# DishAnywhere App



## CtDMonet (Sep 14, 2020)

Has anyone used the TiVo Stream 4k to access their DishAnywhere? I currently have Dish, and am working towards cutting the cord, but have 500+ hours of DVR I'd like to get through first. It would be a good start by eliminating the Joeys ($7/mo per TV) for TiVo Stream 4ks - if I could watch all the other crap we pay for (Hulu/Netflix/Amazon/Disney+/ESPN+) along with unloading my Dish DVR.


----------



## NashGuy (May 2, 2015)

The Dish Anywhere app become available for Android TV devices back in 2018, so should work fine on the TiVo Stream 4K.

DISH app now on Android TV | Dish

Sounds like you'll need to keep your main Hopper DVR if you want to watch your recordings via the app on the Stream 4Ks, but I don't see why couldn't ditch those Joeys and replace them with Stream 4Ks (or any other streaming device running Android TV or Fire TV).

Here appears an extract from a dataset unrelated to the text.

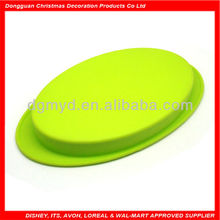 Special and nice oval shape flat silicone bowl
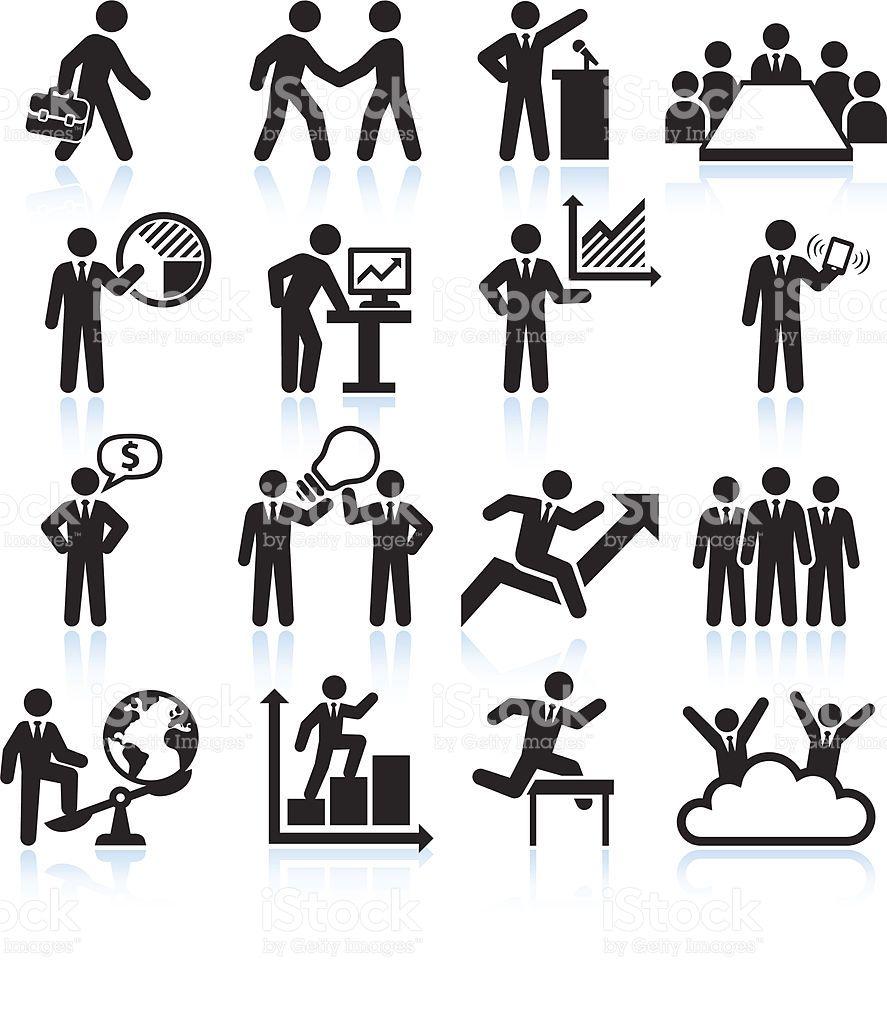 global business team presentation black and white set. Black Bedroom Furniture Sets. Home Design Ideas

(BTW, if you don't already have a TiVo Stream 4K, be aware that Google is set to release their own Android TV device at the end of this month, rumored to cost the same as the Stream 4K, $50. Not sure which you might prefer, but both should be able to run the Dish app just fine.)


----------



## CtDMonet (Sep 14, 2020)

Awesome. I'll hop on one to try it out.


NashGuy said:


> The Dish Anywhere app become available for Android TV devices back in 2018, so should work fine on the TiVo Stream 4K.
> 
> DISH app now on Android TV | Dish
> 
> ...


----------